Singing Cicadas & Glass Houses | 4M #59

ENJOY Funeral Industry News Morticians' Monday Morning Mashup October 31, 2022
4M 59

Singing Cicadas & Glass Houses | 4M #59

Welcome to the fifty-ninth edition of Morticians’ Monday Morning Mashup, 4M #59, where we’ll serve up bite-sized, easily-digestible nuggets of the deathcare news you need to crush conversations in the week ahead. Bon appetit!

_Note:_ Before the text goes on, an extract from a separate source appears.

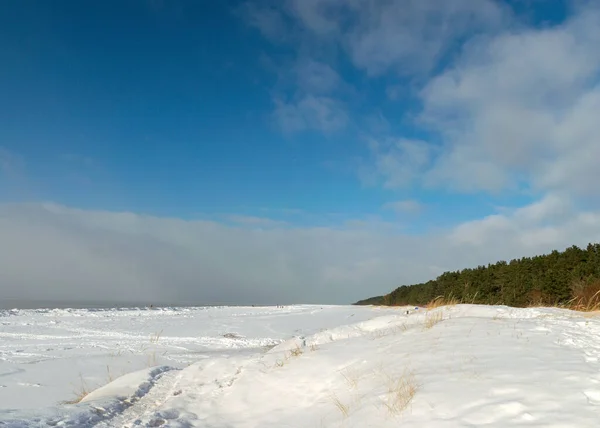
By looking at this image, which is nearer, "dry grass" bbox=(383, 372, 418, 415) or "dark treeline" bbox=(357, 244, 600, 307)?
"dry grass" bbox=(383, 372, 418, 415)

Preferred casket of antiheroes everywhere

ICYMI, Taylor Swift’s newest album Midnights just dropped, as did the video for “Anti-Hero,” the first from the new collection. Of course, eagle-eyed Swifties notice even the most minute detail in every second of Taylor’s content — including the casket in “Anti-Hero.” As it turns out, this wasn’t a case of clever planned product placement. Although they had sold an Orion model for an “unidentified music video” in July, it wasn’t until a Titan employee saw the video and recognized the design that Titan figured out it was theirs. Titan took advantage of the fame, though, offering a $50.13 “Swiftie discount” and fielding calls from funeral directors looking to do business with a Taylor-friendly supplier. 

Spirited spirits in Salem

You’d expect that Salem, Massachusetts might be one of the most haunted cities in America (you know, because of the witch trials and all that …). They surely have their share of spooky cemeteries, churchs, homes, and liquor stores. Wait — liquor stores? Yep. Apparently Bunghole Liquors (a nod to Beavis and Butthead, perhaps?) is haunted because it is the former location of a funeral home. Of course. Legend has it that the funeral home also served as a speakeasy during Prohibition. When the owner went legit as a liquor store, he allegedly buried his embalming tools in the walls of the basement — which, not surprisingly, is now the most haunted room in the building.

Eww, coffins

Did you know … Apparently, caskets became a thing because coffins were just too “vulgar.” According to this article, the six-sided coffin, which basically outlined the human form being wide at the shoulders and tapering down to the feet, made funeral-goers uncomfortable. The four-sided casket was more decorative, less realistic, and thus, more marketable. But when caskets were first introduced, some felt they were pretentious. Nathaniel Hawthorne, for example, “in 1863, called [the] casket ‘a vile modern phrase, which compels a person… to shrink… from the idea of being buried’.” Touché, Mr. Hawthorne. Touché. 

Creative recycling

Here’s an item for your travel bucket list. If you ever make it up to West Kootenays in British Columbia, you simply must stop by the “Glass House” on Kootenay Lake. Built in the 1950s by a retired funeral director, the 1,200-square-foot, three-room home sits on a foundation of solid rock, and is constructed entirely of embalming fluid bottles. To amass the more than 500,000 bottles necessary to make his dream a reality, owner David H. Brown traveled across western Canada, eventually collecting 250 tons of the square-shaped bottles.

Song of the Cicada

A Galveston funeral director is the subject of a moving documentary that’s featured at two Texas film festivals this month — and it all started with a chance meeting at a Halloween party more than a decade ago. The night documentary co-director Robert Weiss met mortician Dale Carter, Carter invited him to his “embalming studio” to watch the process. Weiss and his cousin, co-director Aaron Weiss, decided to film Carter over the course of the next several years, including during the challenging pandemic era. The result is the film “Song of the Cicada,” a title Carter coined as an ode to the cicada’s habit of burying itself and re-emerging, resurrected.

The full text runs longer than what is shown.